At Quincy, Massachusetts-based Shields Well being Care Group, which gives administration and imaging providers, healthcare prospects had been knowledgeable in June about some suspicious exercise on its community.

“With the help of third-party forensic specialists, we took instant steps to comprise the incident and to research the character and scope of the incident,” which occurred in March, officers stated.

“An unknown actor gained entry to sure Shields methods from March 7, 2022 to March 21, 2022,” in line with Shields. “Thus far, we have now no proof to point that any info from this incident was used to commit id theft or fraud. Nevertheless, the kind of info that was or could have been impacted may embrace a number of of the next: Full title, Social Safety quantity, date of start, residence tackle, supplier info, prognosis, billing info, insurance coverage quantity and knowledge, medical report quantity, affected person ID, and different medical or remedy info.”

Assist needed

Knowledge breaches are nothing new in healthcare, in fact, however in recent times, the range, frequency and, generally, severity of cybersecurity exploits has elevated.

The US Division of Well being and Human Companies has provided assist. Most just lately, its Well being Sector Cybersecurity Coordination Middle, or HC3, revealed a brand new steering on Strengthening Cyber ​​Posture within the Well being Sector on June 16. Among the many steps it suggests:

  • Conduct common safety posture assessments.

  • Constantly monitor networks and software program for vulnerabilities.

  • Outline which division owns what dangers, and assign managers to particular dangers.

  • Often analyze gaps in your safety controls.

  • Outline a number of key safety metrics.

  • Create an incident response plan and a catastrophe restoration plan.

However some hospitals and well being methods nonetheless assume the feds ought to be doing extra to assist handle the growing difficult burden as healthcare cyberattacks intensify.

As Politico reported this previous week, “from January by June, the Workplace of Civil Rights tallied 256 hacks and knowledge breaches, up from 149 for a similar interval a yr in the past.”

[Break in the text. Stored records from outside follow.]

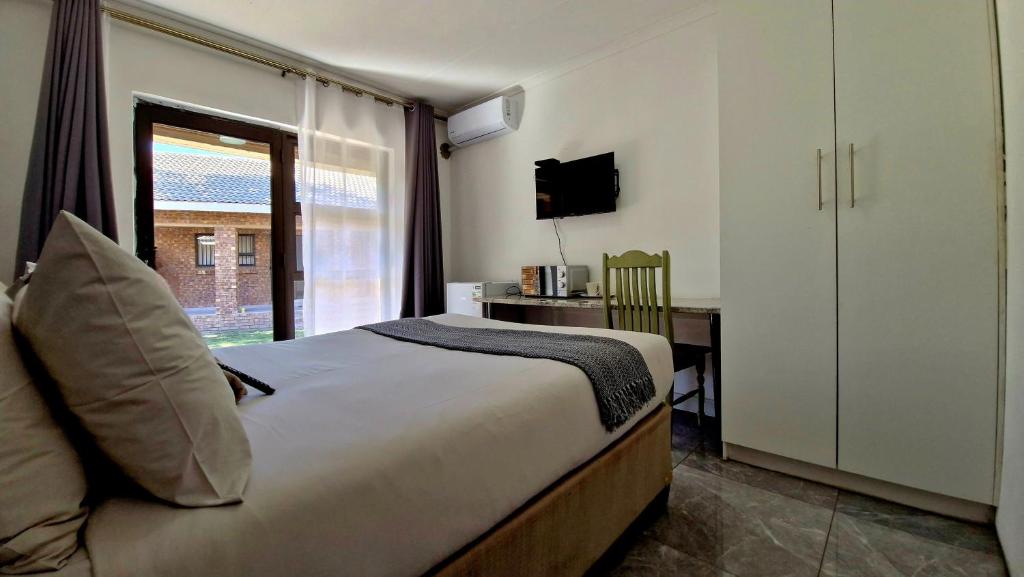 En eller flere senge i et værelse på 7 Heaven Boutique Hotel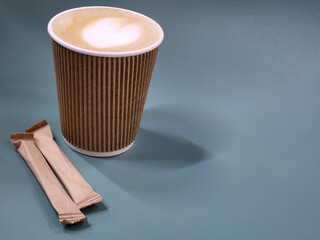Coffee in a paper cup. Paper cup with coffee and sugar
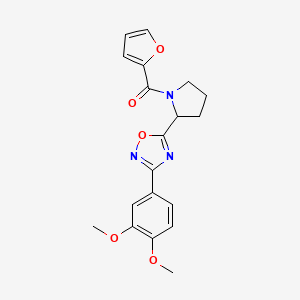 molecular formula C19H19N3O5 B2748233 3-(3,4-Dimethoxyphenyl)-5-[1-(2-furoyl)pyrrolidin-2-yl]-1,2,4-oxadiazole CAS No. 1788629-10-6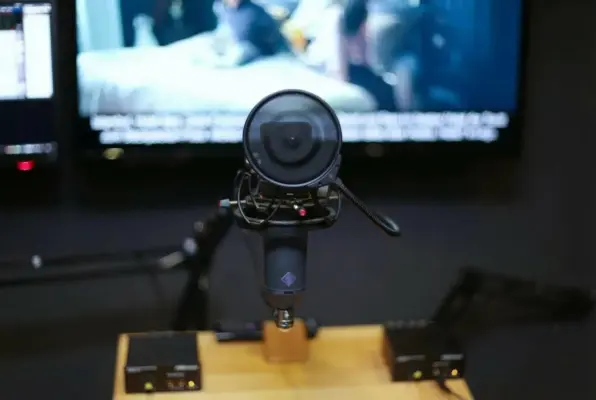 Professional Neumann condenser microphone with pop filter in the recording booth at SOUNDSTARSTUDIOS Munich; background monitor shown for video podcasts and dubbing sessions.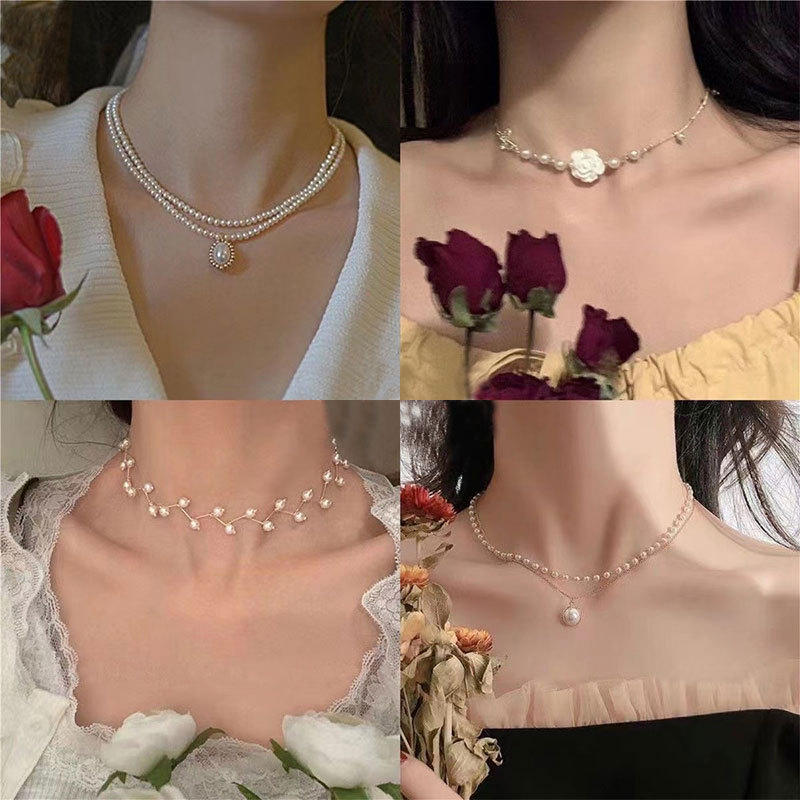 The pearl necklace exudes a feminine retro charm and a sweet French Chanel style. It features a double-layer collarbone chain with a niche design and a new style for 2024 full figure
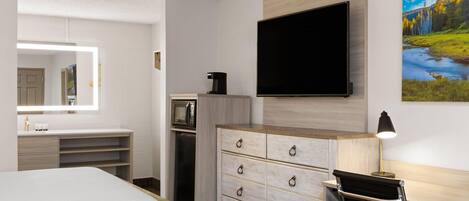 A hotel room with a bed, a desk with a chair, a dresser, a flat-screen TV, a microwave, and a painting on the wall.
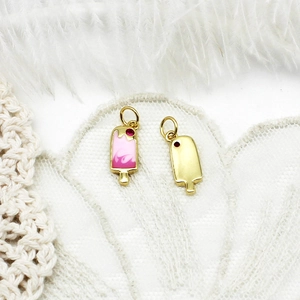 Macro shot of 18K gold plated ice cream pendants with pink enamel and micro-inlaid details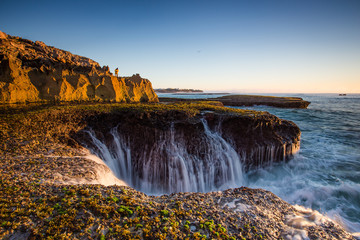 Wide angle landscape image of the dramatic sandstone rock formations along the coastline of...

As these assaults enhance – posing severe dangers to affected person security – healthcare leaders are asking the federal government to do extra to assist defend the essential IT methods of US suppliers.

“It blows my thoughts that in the end, it is on the person hospital methods to aim to – basically in isolation – determine it out,” Politico quotes Lee Milligan, chief info officer at Oregon-based Asante Well being System. “If a nation state has bombed bridges that join over the Mississippi River and join state A and B, would we be it in the identical approach? And but the identical threat to life occurs once they shut down a well being system.”

Twitter: @MikeMiliardHITN
Electronic mail the author: [email protected]

Healthcare IT Information is a HIMSS publication.